Regia di Jean-François Richet vedi scheda film
Un uomo alcolizzato vive solo nel deserto facendo tatuaggi, nel ricordo di una figlia fuggita poco più che bambina di casa. Quando questa torna, in un mare di guai, John avrà l'occasione di dimostrare ciò che vale. Thriller "americano" con situazioni viste mille volte, girato sui ritmi veloci e la violenza sanguigna di certi "film '80-'90. Inutile.
FESTIVAL DI CANNES 2016 – FUORI CONCORSO
Mel Gibson torna anche in veste di attore (oltre che di regista dell’esaltato e tronfio Hacksaw Ridge), dopo qualche anno di sordina scontato a risolvere beghe o problemi personali, forte solo di qualche apparizione più o meno di lusso (I Mercenari 3, Machete Kills).
Pure il suo personaggio nel film ha dei problemi, e ne sta faticosamente uscendo.
Il celebre attore australiano, che a sessant’anni suonati conserva tuttavia, bisogna riconoscerglielo, un gran fisico da culturista “naturale”, per nulla anabolizzato, interpreta il ruolo di John, un tatuatore ex alcolizzato, ex delinquente di mezza tacca, che vive nel rimorso di aver perso le tracce di una figlia scappata di casa e da una situazione familiare che non ha certo aiutato a mantenerla tra il focolare domestico.
Un giorno proprio la figli, diciottenne di nome Lydia, lo contatta telefonicamente, tutta agitata, riferendogli che sta scappando dal suo ex fidanzato, dopo che questi è rimasto ferito gravemente a causa sua per un incidente dovuto ad una colluttazione in occasione di un colpo ai danni di un narcotrafficante.
Riunitisi, per i due non resta che la fuga, tenuto conto che molte persone sono sulle tracce della ragazza, e al padre non resta che fare di tutto pur di salvarle la vita.
Dopo l’ottima esperienza in terra natia, culminata col dittico bellissimo di Nemico Pubblico Nr. 1, avevamo anche apprezzato il regista Jean-Francois Richet in terra d’Oltreoceano, alle prese col remake rischiosissimo, ma molto dignitoso, di Distretto 13 di John Carpenter (il film, piuttosto valido, era Assault on Precint 13).
Qui non c’è storia: nel senso vero del termine: la vicenda, vista mille volte, non offre alcuno spunto per poterci avvincere o sorprendere, nemmeno una tenace tecnica di ripresa che esalta le scene d’azione e le sparatorie sanguinose che attraversano il thriller.
Niente, o quasi: certo a dire le cose come stanno Diego Luna è in realtà l’unico abbastanza bravo del cast, impegnato a dar vita ad una insolita figura macilenta, anzi sanguinolenta, di cattivo problematico, emaciato e stravolto, che si trasforma quasi più in una vittima designata, ovvero in quello che, alla fine, ci rimette quasi più di ogni altro.

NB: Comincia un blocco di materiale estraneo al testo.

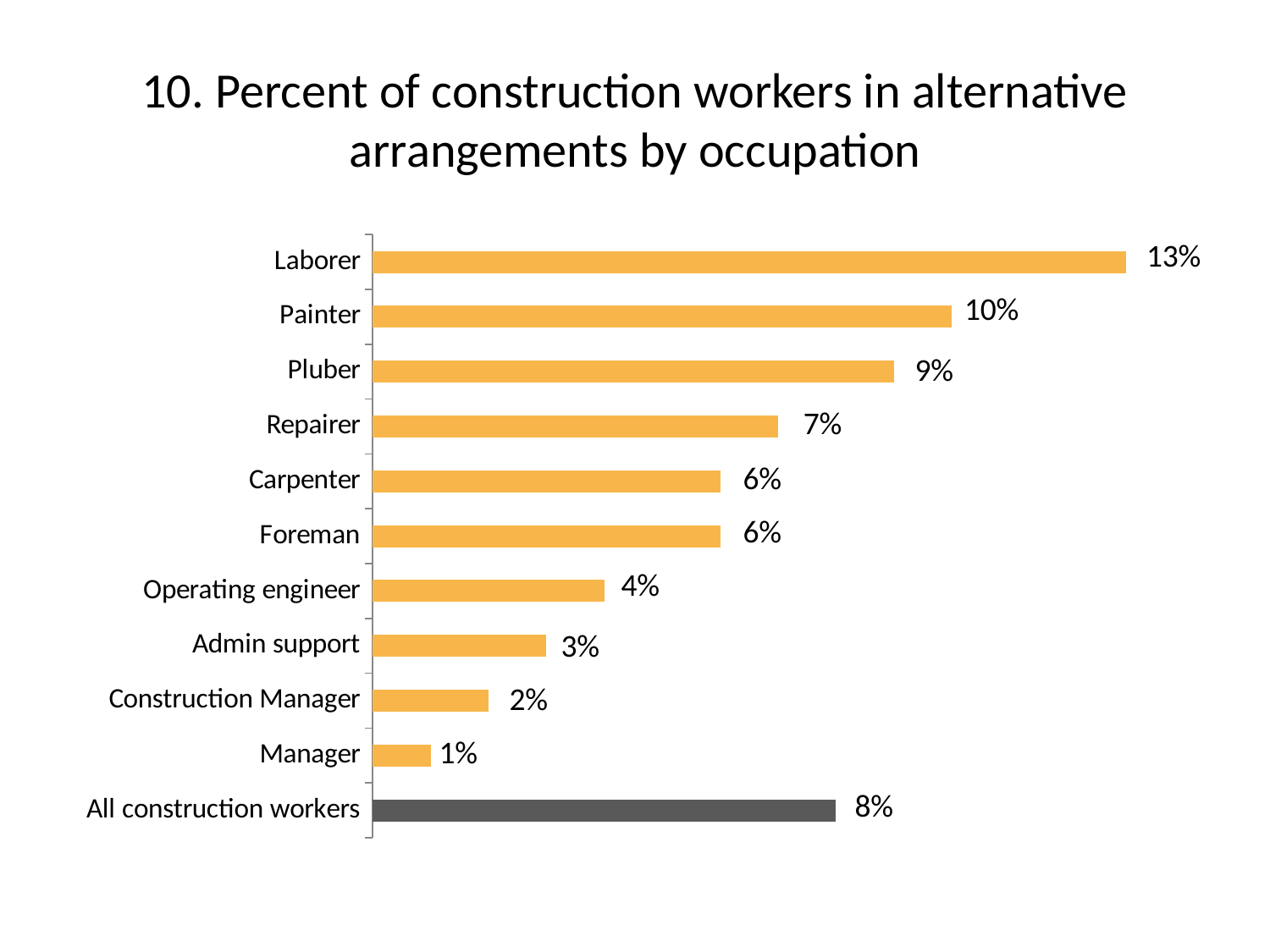
Which occupation has the lowest percentage? Manager How many categories are shown on the chart? 11 Which is larger, the value for Pluber or the value for Carpenter? Pluber What is the title of the chart? 10. Percent of construction workers in alternative arrangements by occupation What is the difference between the values for Painter and Repairer? 3% What kind of chart is shown on the slide? Bar chart Which bar is shown in a different colour (grey) from the others? All construction workers Which occupation has the highest percentage? Laborer What is the difference between the values for Laborer and All construction workers? 5% What is the value for Laborer? 13% What is the value for All construction workers? 8% What is the value for Operating engineer? 4%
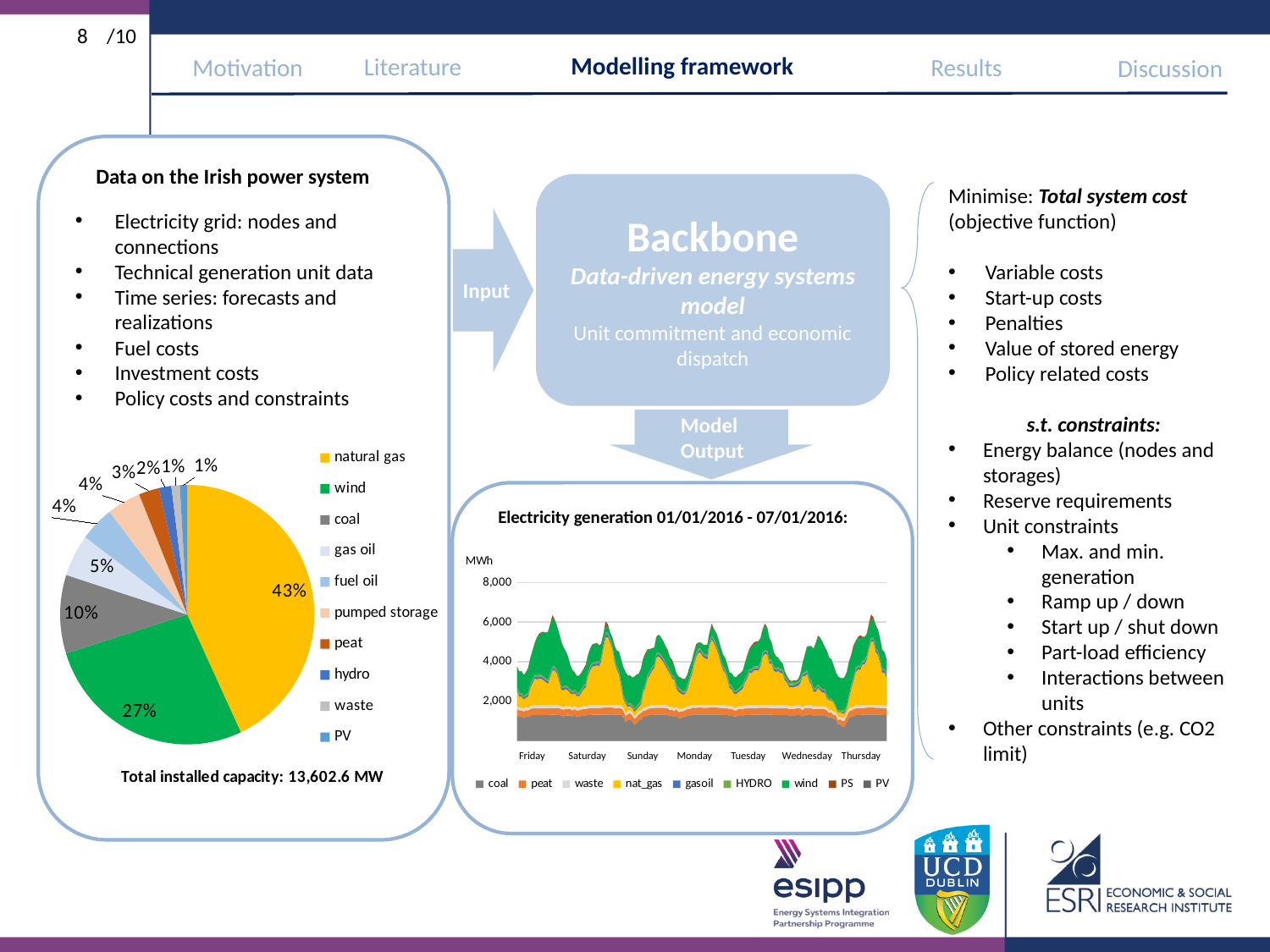
In the pie chart on the left, what share of installed capacity is wind? 27% How many series does the legend of the 'Electricity generation 01/01/2016 - 07/01/2016' chart list? 9 In the pie chart on the left, what is the difference in percentage points between the natural gas share and the wind share? 16% In the pie chart on the left, what share of installed capacity is natural gas? 43% In the pie chart on the left, which category has the largest share? natural gas What kind of chart is the 'Electricity generation 01/01/2016 - 07/01/2016' chart? stacked area chart In the pie chart on the left, which is larger, the share for coal or the share for gas oil? coal In the 'Electricity generation 01/01/2016 - 07/01/2016' chart, is the peak total generation greater or less than 8,000 MWh? less In the pie chart on the left, what share of installed capacity is coal? 10% How many days are labelled on the x axis of the 'Electricity generation 01/01/2016 - 07/01/2016' chart? 7 How many categories does the legend of the pie chart on the left list? 10 What total installed capacity is stated below the pie chart on the left? 13,602.6 MW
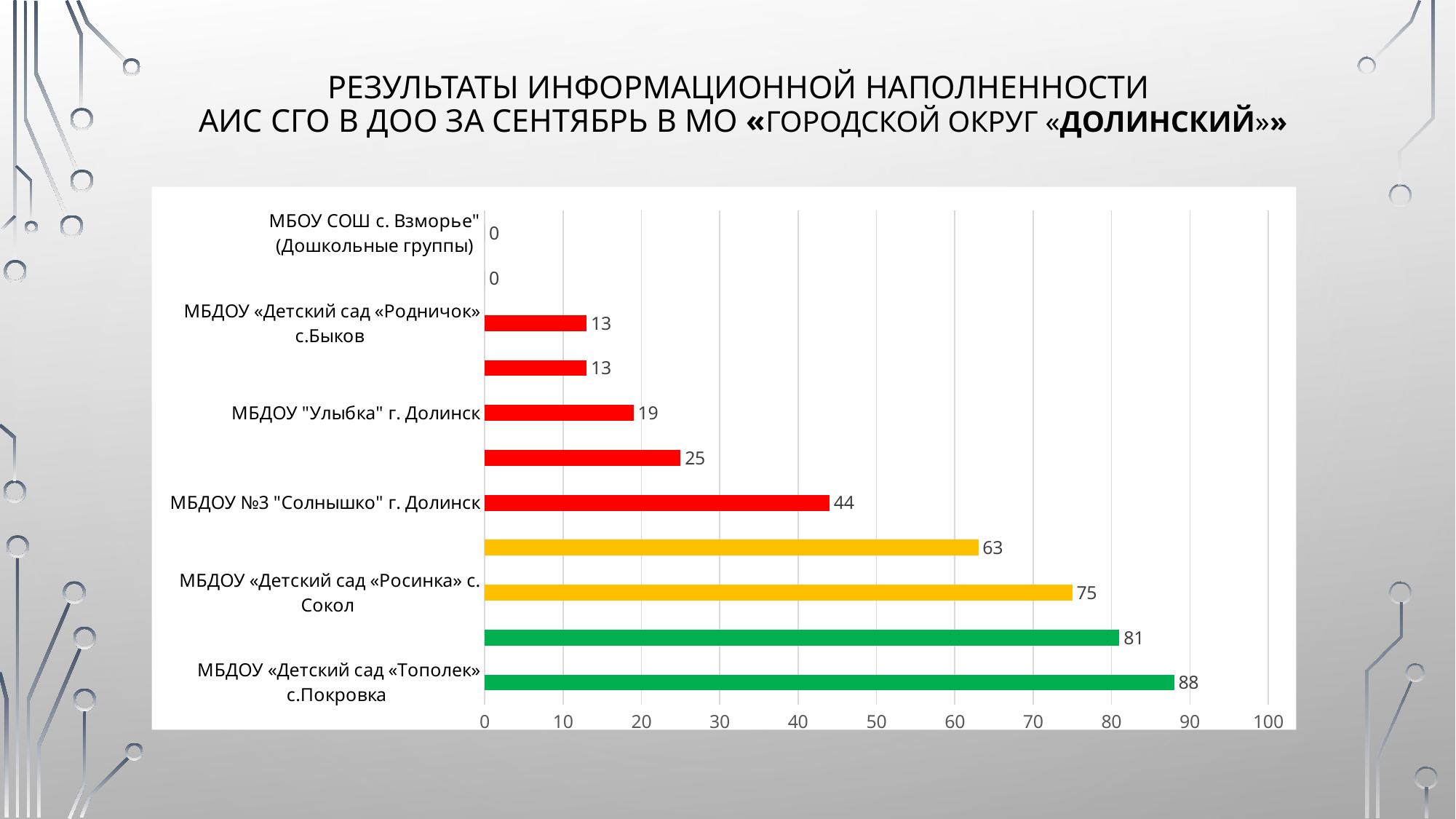
What is the value for МБОУ СОШ с. Взморье" (Дошкольные группы)? 0 What kind of chart is shown on the slide? bar chart What is the difference between the values for МБДОУ «Детский сад «Тополек» с.Покровка and МБДОУ «Детский сад «Росинка» с. Сокол? 13 What is the value for МБДОУ «Детский сад «Тополек» с.Покровка? 88 What is the value for МБДОУ №3 "Солнышко" г. Долинск? 44 Is the value for МБДОУ «Детский сад «Росинка» с. Сокол greater or less than 70? greater What is the value for МБДОУ «Детский сад «Росинка» с. Сокол? 75 What is the value for МБДОУ "Улыбка" г. Долинск? 19 Which is larger, the value for МБДОУ №3 "Солнышко" г. Долинск or the value for МБДОУ "Улыбка" г. Долинск? МБДОУ №3 "Солнышко" г. Долинск What is the value for МБДОУ «Детский сад «Родничок» с.Быков? 13 How many bars are plotted in the chart? 11 Which labelled organisation has the highest value? МБДОУ «Детский сад «Тополек» с.Покровка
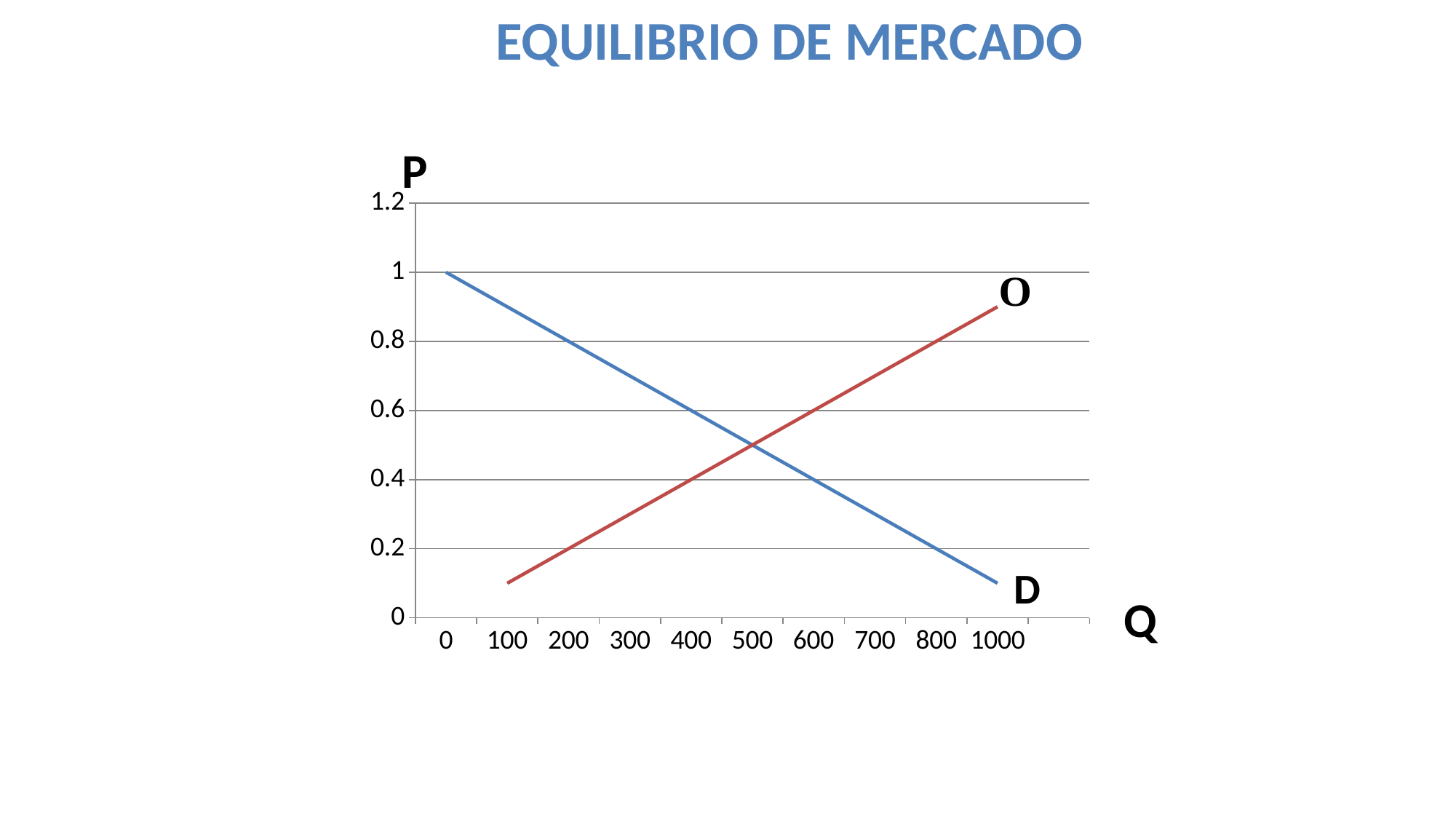
Is the value of the O line at Q = 800 greater or less than 0.6? greater Does the D line rise or fall as Q increases? fall What type of chart is shown on the slide? line chart What colour is the line labelled O? red Is the value of the D line at Q = 1000 greater or less than 0.2? less At Q = 200, which line has the higher value, D or O? D What is the value of the D line at Q = 0? 1 At Q = 800, which line has the higher value, D or O? O How many lines (series) are plotted on the chart? 2 Is the value of the D line at Q = 800 greater or less than 0.4? less Does the O line rise or fall as Q increases? rise What is the title of the chart? EQUILIBRIO DE MERCADO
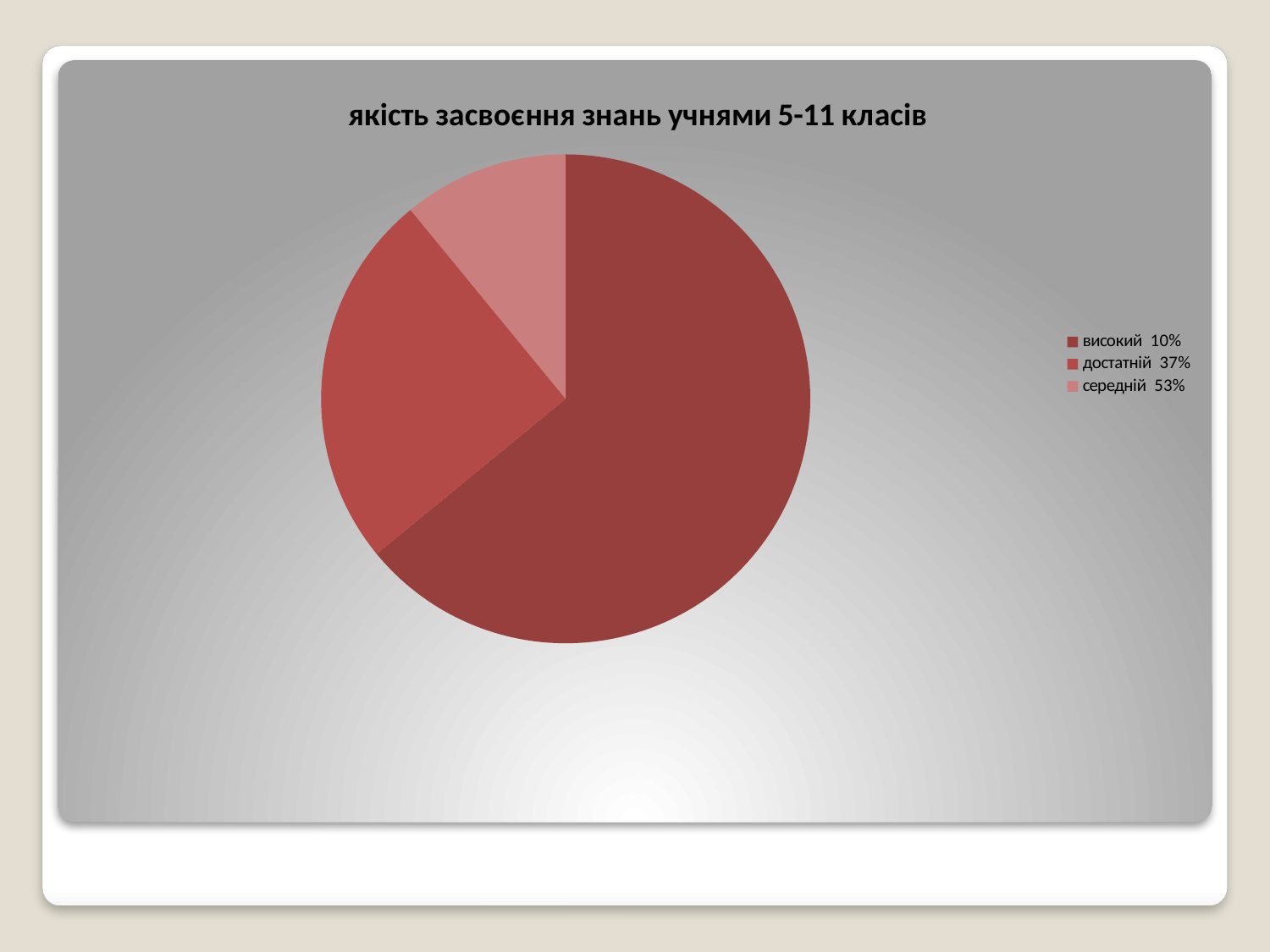
What percentage is printed in the legend next to "достатній"? 37% What percentage is printed in the legend next to "середній"? 53% What is the title of the chart? якість засвоєння знань учнями 5-11 класів What kind of chart is shown on the slide? pie chart How many slices does the pie chart have? 3 Which legend entry is listed last? середній 53% How many entries does the legend list? 3 Which legend entry is listed first? високий 10% What percentage is printed in the legend next to "високий"? 10%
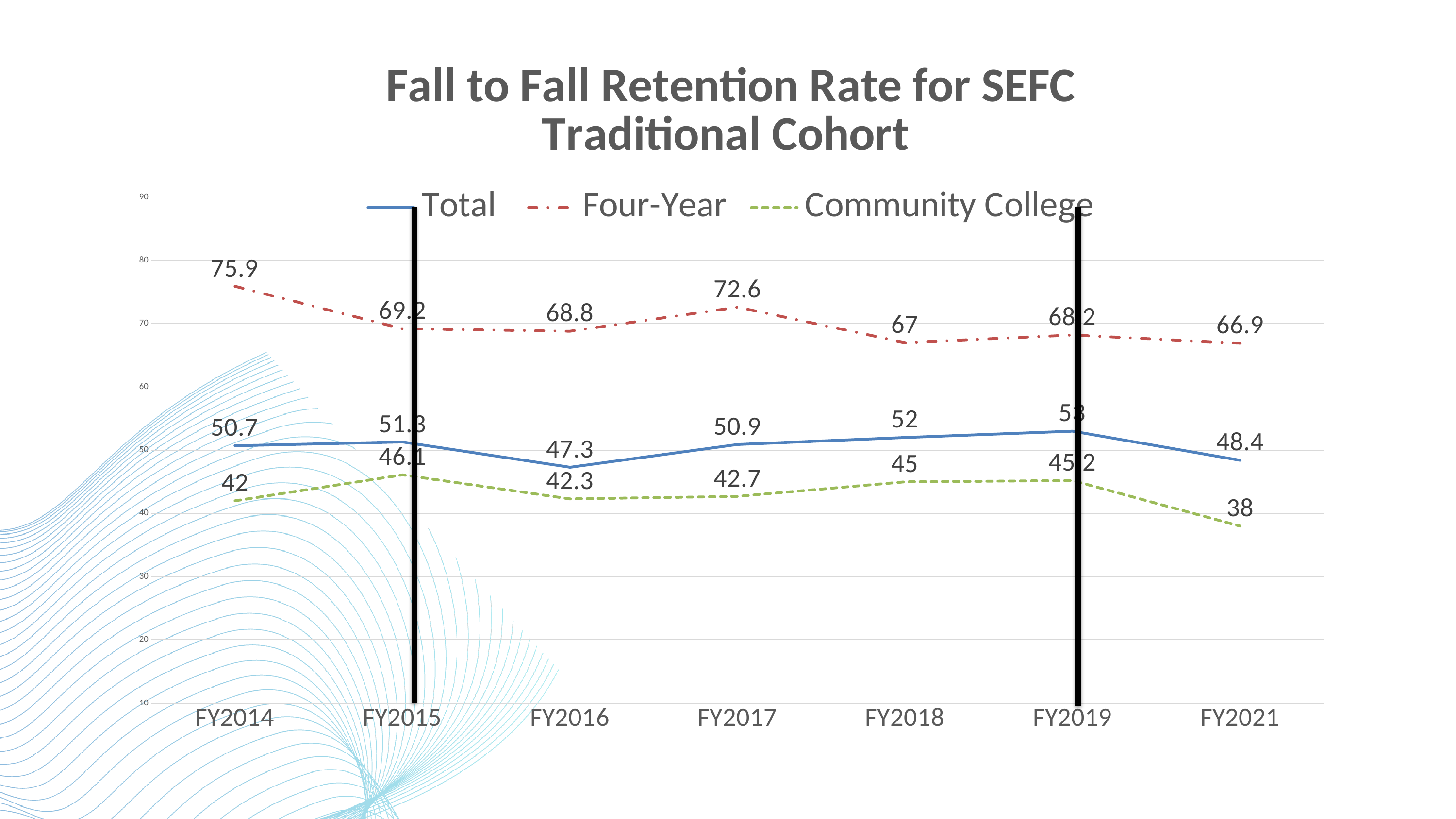
What is the Community College retention rate for FY2021? 38 What is the difference between the Four-Year and Community College retention rates in FY2016? 26.5 Is the Four-Year retention rate for FY2021 greater or less than 70? less What is the Four-Year retention rate for FY2014? 75.9 What type of chart is shown on the slide? line chart What is the Total retention rate for FY2018? 52 How many series does the legend list? 3 How many fiscal years are plotted on the x axis? 7 Which is larger in FY2018, the Total retention rate or the Community College retention rate? Total In which fiscal year is the Four-Year retention rate highest? FY2014 In which fiscal year is the Community College retention rate lowest? FY2021 What is the Four-Year retention rate for FY2017? 72.6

Il resto è ordinaria violenza “stalloniana” anni ’90, con dialoghi grevi o sdolcinatamente scontati tra padre e figlia. Niente a che vedere con la media decisamente superiore a cui ci aveva abituato un regista esperto di action, ma anche propenso ad uno sviluppo più maturo di una sceneggiatura e dei dialoghi o situazioni che la compongono.
Blood Father a tutti gli effetti si dimostra un classico film “alimentare”, che punta a rinverdire i fasti di una star da tempo in declino, puntando su un cinesta avvezzo ai tempi veloci e all’action di classe (che qui peraltro poco si manifesta).